À travers elle, vous évoquez la condition des jeunes femmes à cette époque.

P. J. - C’est en effet une époque qui contraint et enferme les femmes, notamment quand elles ne se comportent pas selon les règles édictées par la morale. Presque toutes les jeunes filles qui étaient mineures et fréquentaient ce bistrot sont passées par des centres de redressement. Ces établissements étaient censés reprendre en main les jeunes filles qui vivaient dans la rue, sans travail et qui ne voulaient surtout pas retourner chez leurs parents. Elles étaient placées en observation pendant trois mois et l’on tâchait surtout d’en faire de bonnes ménagères. Certaines, comme Kaki, iront en prison avec pour seul crime de ne pas avoir obéi.

 

Vous décrivez aussi l’avenir incertain de ces jeunes gens marqués par l’Histoire.

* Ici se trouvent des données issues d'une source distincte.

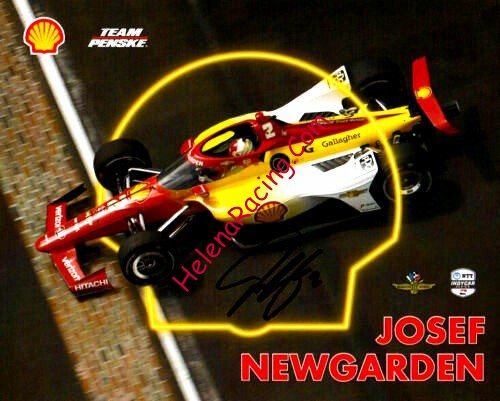 Card 2023 Indy Car-Shell (S).jpg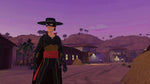 Zorro the Chronicles (PS5) R1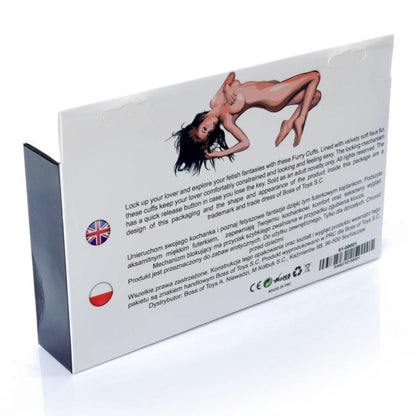 49808f3e39954e76730396817af888f7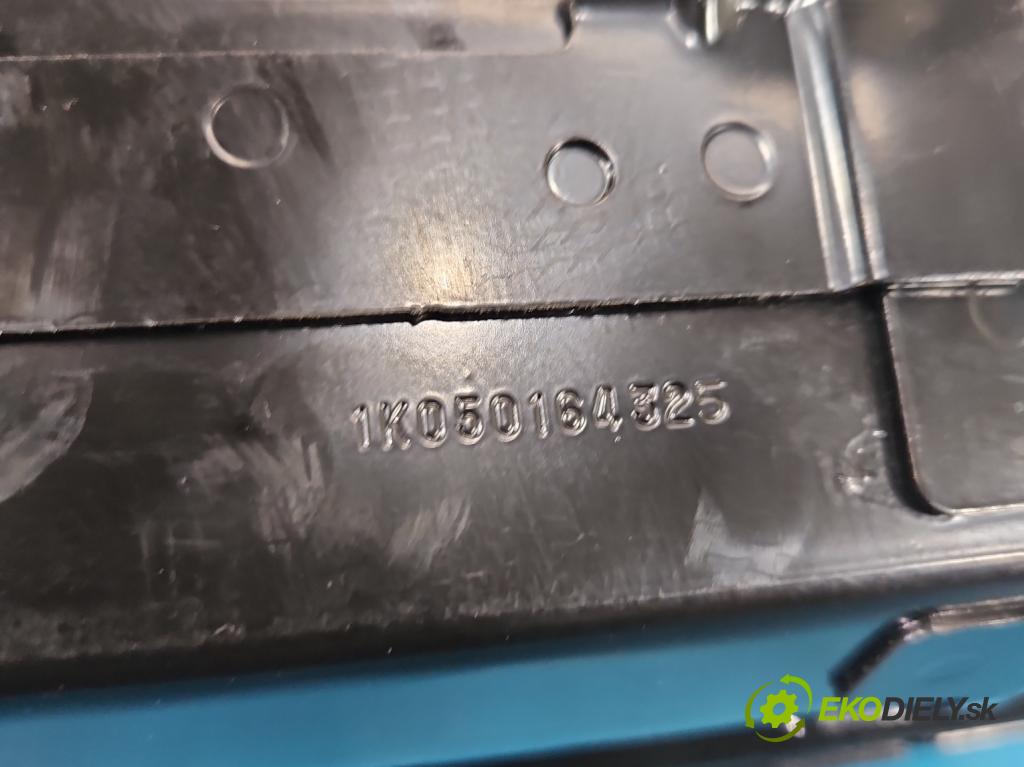 Hyundai Tucson I 2004-2009 2.0 16V XD20: 141 HP  104 kW 1975 cm3 5- airbag vzduchové soubor:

P. J. - Effectivement, ce qui m’intéressait aussi, c’était l’après. Aucun d’entre eux n’a eu un avenir très flamboyant. Une personne, qui est décédée pendant l’écriture de ce livre et qui s’appelait Jean-Marie Apostolides, s’était déjà penchée sur ces destinées il y a une quinzaine d’années. Il m’avait dit : « Tu vois ces jeunes, ils sont nés entre 1932 et 1935, ils avaient 10 ans pendant l’Occupation. Quand on a 10 ans pendant cette période, on se rend compte de tout ce qui se passe et on ne peut rien faire, contrairement à la génération suivante, celle de 1968 qui a obtenu ce qu’elle voulait, l’éternelle jeunesse. Eux, ils n’ont pas eu d’enfance. Ils se sont donc regroupés et, comme dans une cour de récré, ils ont joué et fait un peu les fous, sauf que rester enfant au-delà de 20 ans, ce n’est pas possible et cela ne leur a pas vraiment porté chance ».

 

Tandis qu’au volant de sa voiture de location, Philippe Jaenada fait le tour de France par les côtes, il ne peut s’ôter l’image d’une jeune femme croisée au détour de ses recherches sur Pauline Dubuisson. Pourquoi, un matin de novembre 1953, une jeune femme libre, intelligente, amoureuse s’est jetée par la fenêtre d’une chambre d’hôtel ? En funambule des mots, il compose un récit passionnant où son humour et son inimitable autodérision explorent avec pudeur la vie d’une jeunesse en rupture de ban, la bande du café de chez Moineau. Philippe Jaenada nous offre un texte somptueux, serti de toutes ces présences, celles de ces enfants de la guerre qui se perdent dans les vapeurs illusoires de la jeunesse, sous le regard d’un certain Guy Debord.